BEGIN EXCERPT TO READ

A study of the flow into and out of the cylinder of a two-valve engine shows that the principle direction of entry or exit is either toward (for the intake), or away (for the exhaust) from the center of the cylinder. This being the case (and applying rule number two) we need to find a way to let the air flow more nearly along its preferred route. This is done by "port biasing" in the direction the flow wants to "window." This helps reduce the negative effect of shrouding. Applying this biasing technique can make substantial improvements in high-lift flow. Although port bias pays off from mid-lift values, it really comes into its own when lift exceeds 0.25D.

END EXCERPT TO READ

GIVEN REQUEST A:
Answer these questions from the passage on port biasing:
(i) For the intake, what is the principal direction of entry into the cylinder?
(ii) What negative effect does port biasing help reduce?
(iii) Above what lift value does port bias really come into its own?
The passage on port biasing and the records after it are unrelated material.

BEGIN MATERIAL SUPPLIED

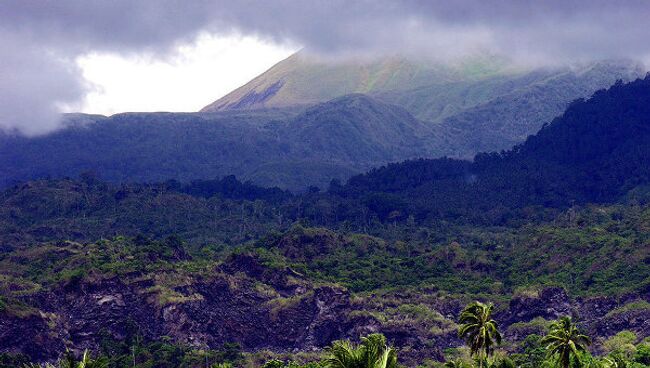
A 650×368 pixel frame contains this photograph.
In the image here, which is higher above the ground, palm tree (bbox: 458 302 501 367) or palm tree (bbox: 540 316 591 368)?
palm tree (bbox: 458 302 501 367)

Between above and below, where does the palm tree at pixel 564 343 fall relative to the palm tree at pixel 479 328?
below

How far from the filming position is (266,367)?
559 ft

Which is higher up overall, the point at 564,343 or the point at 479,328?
the point at 479,328

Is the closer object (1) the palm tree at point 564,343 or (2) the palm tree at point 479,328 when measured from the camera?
(2) the palm tree at point 479,328

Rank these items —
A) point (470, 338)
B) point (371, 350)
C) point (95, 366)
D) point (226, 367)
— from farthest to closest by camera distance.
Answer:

END MATERIAL SUPPLIED

GIVEN REQUEST B:
Swap "camera" for "lens" in the records, starting with the line that contains "Which is higher up" and going on through the end of the records, and give those lines again with everything else unchanged.

CORRECT OUTPUT A:
(i) Toward the center of the cylinder.
(ii) Shrouding.
(iii) 0.25D.

CORRECT OUTPUT B:
Which is higher up overall, the point at 564,343 or the point at 479,328?
the point at 479,328

Is the closer object (1) the palm tree at point 564,343 or (2) the palm tree at point 479,328 when measured from the lens?
(2) the palm tree at point 479,328

Rank these items —
A) point (470, 338)
B) point (371, 350)
C) point (95, 366)
D) point (226, 367)
— from farthest to closest by lens distance.
Answer:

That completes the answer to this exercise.